Text extract =
## start

Education-to-workforce (E-W) decision makers must use data to drive action. In many cases, the data may point to a need to address system conditions and distribute resources more equitably, such as increasing funding, hiring more advisors, or offering more early college classes in schools. However, system conditions are not the only levers for change. Often a new practice, program, policy, product, or intervention may be needed. For example, students who have not yet met grade level expectations may need individualized support, such as an academic intervention, tutoring, or summer programs.

To help E-W decision makers determine which practices are most likely to be effective, the framework offers summary guidance on how to vet and select practices that meet evidence standards and the unique needs of their communities. This guidance is accompanied by 26 illustrative examples of evidence-based practices that have been shown to move the needle on key individual outcomes and milestones and related system conditions. These include examples from the U.S. Department of Education’s What Works Clearinghouse (WWC), the Every Student Succeeds Act (ESSA), and the U.S. Department of Labor’s Clearinghouse for Labor Evaluation and Research (CLEAR).

## end

Stated task 1 = In the entries, starting with their first line and going on through the line with "It is uninfected.", replace "Classify" with "Categorize" and give those lines again with everything else left as it is.

Provided data =

## start

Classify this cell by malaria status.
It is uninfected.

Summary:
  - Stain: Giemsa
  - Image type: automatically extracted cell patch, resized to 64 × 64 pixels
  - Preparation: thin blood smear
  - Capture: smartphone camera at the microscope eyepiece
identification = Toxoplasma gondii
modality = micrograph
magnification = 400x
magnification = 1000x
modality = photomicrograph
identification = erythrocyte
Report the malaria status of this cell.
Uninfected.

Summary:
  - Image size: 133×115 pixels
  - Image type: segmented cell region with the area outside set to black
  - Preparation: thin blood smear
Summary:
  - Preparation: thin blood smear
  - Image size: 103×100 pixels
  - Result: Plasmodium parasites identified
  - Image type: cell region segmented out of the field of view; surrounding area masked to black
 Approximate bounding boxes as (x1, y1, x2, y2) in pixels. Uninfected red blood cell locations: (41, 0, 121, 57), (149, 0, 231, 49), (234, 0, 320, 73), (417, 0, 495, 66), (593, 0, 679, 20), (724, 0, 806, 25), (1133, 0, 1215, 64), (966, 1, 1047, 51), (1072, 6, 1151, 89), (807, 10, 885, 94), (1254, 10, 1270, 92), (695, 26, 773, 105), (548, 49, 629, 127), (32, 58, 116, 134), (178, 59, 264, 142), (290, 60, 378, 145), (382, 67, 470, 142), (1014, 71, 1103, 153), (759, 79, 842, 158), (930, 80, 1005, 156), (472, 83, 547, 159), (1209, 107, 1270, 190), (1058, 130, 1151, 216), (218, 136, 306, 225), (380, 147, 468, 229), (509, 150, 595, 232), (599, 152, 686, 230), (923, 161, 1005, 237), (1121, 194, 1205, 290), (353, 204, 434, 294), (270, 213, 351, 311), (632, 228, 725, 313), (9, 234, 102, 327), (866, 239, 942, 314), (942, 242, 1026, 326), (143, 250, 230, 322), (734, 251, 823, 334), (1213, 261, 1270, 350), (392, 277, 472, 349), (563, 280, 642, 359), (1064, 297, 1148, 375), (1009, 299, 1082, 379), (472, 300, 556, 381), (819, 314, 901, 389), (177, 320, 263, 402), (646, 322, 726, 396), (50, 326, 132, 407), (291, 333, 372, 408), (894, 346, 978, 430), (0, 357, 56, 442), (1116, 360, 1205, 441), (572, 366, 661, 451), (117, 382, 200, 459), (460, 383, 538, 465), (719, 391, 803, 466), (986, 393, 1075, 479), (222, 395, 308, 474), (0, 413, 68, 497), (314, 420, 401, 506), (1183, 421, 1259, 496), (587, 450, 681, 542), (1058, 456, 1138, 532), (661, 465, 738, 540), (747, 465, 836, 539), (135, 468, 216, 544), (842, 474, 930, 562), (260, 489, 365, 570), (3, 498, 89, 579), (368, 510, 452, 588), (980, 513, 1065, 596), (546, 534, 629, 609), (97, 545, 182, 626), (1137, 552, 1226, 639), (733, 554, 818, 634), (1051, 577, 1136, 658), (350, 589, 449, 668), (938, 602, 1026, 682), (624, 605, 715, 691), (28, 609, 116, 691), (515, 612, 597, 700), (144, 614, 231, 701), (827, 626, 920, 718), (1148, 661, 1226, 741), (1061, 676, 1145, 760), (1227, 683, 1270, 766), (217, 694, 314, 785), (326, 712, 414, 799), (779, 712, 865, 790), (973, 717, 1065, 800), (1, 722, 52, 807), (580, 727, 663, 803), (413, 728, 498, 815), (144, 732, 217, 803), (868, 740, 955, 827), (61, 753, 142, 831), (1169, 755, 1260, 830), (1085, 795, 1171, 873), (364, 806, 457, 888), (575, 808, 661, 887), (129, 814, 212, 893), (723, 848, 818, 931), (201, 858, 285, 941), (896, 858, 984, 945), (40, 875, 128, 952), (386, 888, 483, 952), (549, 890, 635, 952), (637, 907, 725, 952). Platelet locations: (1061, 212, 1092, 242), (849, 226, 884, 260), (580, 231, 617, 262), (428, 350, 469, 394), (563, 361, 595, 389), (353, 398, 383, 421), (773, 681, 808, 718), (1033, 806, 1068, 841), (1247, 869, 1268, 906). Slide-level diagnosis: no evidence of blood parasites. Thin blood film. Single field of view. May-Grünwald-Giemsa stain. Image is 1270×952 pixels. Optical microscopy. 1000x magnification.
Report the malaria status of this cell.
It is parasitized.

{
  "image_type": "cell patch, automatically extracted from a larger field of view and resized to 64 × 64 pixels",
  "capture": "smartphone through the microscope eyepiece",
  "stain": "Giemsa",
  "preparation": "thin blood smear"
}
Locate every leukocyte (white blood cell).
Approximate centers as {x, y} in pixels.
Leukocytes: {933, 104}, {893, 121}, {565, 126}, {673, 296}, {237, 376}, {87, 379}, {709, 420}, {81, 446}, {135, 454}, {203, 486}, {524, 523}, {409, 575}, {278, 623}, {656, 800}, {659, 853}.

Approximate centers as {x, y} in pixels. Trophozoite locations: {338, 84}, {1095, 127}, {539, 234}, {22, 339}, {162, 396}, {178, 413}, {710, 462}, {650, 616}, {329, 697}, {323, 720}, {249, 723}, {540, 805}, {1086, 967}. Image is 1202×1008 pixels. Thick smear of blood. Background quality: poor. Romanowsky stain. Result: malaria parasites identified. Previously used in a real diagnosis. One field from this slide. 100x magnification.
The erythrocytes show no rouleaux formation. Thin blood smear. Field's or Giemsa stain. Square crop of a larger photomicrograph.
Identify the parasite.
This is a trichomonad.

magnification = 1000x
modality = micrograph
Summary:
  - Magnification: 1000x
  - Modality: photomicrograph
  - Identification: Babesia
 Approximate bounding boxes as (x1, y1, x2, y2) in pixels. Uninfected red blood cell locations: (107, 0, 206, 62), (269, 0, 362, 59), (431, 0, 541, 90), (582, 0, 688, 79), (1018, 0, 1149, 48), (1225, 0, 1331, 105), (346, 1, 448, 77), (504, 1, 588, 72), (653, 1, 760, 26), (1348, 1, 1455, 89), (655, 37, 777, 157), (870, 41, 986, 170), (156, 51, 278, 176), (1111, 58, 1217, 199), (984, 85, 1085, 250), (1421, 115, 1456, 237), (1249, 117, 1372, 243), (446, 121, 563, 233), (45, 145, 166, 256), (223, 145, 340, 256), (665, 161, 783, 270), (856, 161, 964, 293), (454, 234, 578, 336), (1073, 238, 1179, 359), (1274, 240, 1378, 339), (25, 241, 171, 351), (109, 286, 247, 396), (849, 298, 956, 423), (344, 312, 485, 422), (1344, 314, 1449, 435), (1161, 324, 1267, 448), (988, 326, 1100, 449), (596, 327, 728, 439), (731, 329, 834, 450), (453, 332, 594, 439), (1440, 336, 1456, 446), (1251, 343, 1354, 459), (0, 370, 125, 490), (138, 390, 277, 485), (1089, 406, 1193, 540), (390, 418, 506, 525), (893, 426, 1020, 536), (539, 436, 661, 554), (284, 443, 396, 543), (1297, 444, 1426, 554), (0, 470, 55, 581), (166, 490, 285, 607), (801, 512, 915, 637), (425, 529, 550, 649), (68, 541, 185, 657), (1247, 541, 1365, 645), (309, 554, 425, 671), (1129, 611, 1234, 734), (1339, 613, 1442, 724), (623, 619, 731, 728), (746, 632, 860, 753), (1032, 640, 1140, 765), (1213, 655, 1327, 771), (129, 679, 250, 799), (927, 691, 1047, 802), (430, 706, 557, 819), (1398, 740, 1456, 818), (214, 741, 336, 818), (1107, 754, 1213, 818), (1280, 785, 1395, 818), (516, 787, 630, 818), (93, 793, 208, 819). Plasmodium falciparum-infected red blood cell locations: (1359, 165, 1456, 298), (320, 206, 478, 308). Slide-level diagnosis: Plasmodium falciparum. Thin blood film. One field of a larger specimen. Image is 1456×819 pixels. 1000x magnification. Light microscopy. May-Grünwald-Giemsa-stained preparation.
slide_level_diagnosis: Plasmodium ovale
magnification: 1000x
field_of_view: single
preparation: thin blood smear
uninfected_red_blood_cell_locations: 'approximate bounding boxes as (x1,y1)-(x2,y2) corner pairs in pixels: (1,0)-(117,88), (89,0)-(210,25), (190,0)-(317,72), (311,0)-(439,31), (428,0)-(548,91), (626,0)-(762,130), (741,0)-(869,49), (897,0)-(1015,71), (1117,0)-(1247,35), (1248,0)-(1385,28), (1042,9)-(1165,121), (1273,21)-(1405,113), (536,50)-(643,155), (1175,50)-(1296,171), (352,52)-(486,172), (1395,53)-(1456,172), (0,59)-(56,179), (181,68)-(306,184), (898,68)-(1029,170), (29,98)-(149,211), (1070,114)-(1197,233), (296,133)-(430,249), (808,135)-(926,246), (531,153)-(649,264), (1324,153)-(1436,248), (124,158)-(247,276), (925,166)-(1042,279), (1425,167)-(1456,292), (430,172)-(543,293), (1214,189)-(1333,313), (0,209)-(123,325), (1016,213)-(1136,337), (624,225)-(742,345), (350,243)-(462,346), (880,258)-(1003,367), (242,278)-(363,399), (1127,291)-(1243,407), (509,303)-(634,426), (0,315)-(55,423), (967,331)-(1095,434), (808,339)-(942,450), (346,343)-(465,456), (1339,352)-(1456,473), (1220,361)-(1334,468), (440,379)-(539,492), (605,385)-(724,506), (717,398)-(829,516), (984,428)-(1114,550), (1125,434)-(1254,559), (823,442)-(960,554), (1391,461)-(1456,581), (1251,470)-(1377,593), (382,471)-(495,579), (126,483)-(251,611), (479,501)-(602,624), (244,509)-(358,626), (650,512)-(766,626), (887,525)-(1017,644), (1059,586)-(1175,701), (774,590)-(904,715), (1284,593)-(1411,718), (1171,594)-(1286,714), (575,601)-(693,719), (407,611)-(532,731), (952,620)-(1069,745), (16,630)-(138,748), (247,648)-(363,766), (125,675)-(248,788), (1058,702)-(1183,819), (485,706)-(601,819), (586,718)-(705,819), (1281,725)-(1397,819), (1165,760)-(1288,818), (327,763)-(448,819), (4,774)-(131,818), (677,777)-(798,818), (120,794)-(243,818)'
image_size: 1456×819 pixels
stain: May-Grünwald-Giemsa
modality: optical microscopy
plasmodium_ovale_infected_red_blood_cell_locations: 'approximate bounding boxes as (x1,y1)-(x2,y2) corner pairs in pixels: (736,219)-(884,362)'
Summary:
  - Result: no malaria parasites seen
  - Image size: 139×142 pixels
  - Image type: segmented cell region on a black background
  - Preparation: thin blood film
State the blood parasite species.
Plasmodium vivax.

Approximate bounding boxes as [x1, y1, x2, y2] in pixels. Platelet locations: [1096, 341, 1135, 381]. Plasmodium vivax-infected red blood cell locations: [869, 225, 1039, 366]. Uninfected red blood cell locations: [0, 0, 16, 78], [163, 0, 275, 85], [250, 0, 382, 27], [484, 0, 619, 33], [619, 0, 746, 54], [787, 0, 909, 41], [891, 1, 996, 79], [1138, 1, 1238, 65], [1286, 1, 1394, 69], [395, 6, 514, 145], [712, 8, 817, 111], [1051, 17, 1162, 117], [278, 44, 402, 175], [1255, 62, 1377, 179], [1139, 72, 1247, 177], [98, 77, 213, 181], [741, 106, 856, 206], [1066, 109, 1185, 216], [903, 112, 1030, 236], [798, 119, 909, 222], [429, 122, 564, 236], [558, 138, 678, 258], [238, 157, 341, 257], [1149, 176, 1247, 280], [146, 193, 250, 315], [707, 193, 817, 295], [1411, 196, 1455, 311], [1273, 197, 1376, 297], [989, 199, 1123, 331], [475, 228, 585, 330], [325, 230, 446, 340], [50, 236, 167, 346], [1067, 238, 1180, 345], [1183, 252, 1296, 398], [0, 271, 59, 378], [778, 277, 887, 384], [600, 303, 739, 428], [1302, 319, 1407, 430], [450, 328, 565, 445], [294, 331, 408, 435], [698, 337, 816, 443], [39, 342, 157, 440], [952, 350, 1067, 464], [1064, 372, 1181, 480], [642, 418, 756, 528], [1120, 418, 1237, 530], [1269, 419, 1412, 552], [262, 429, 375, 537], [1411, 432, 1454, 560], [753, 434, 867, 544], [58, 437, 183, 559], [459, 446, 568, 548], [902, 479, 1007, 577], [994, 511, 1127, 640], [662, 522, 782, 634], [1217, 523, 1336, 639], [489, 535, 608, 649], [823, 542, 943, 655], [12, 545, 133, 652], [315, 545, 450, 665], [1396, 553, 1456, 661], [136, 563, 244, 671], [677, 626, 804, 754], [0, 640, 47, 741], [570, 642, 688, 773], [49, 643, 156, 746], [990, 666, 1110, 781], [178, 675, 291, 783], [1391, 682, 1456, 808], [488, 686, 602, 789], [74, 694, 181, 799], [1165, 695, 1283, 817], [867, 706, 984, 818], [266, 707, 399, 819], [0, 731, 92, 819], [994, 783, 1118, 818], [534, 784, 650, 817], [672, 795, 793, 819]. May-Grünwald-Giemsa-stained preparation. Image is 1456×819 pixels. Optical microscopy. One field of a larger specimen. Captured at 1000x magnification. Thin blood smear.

## end

Stated task 2 =
Do these statements agree with the education-to-workforce text? Answer yes or no for each, and quote the words of the text that decide it.
(a) The framework's guidance comes with 26 illustrative examples of evidence-based practices.
(b) System conditions are the only levers for change.
(c) Tutoring is named as one form of individualized support.

Correct output 1 =
Categorize this cell by malaria status.
It is uninfected.

Correct output 2 =
(a) Yes: "This guidance is accompanied by 26 illustrative examples of evidence-based practices"
(b) No: "However, system conditions are not the only levers for change."
(c) Yes: "individualized support, such as an academic intervention, tutoring, or summer programs"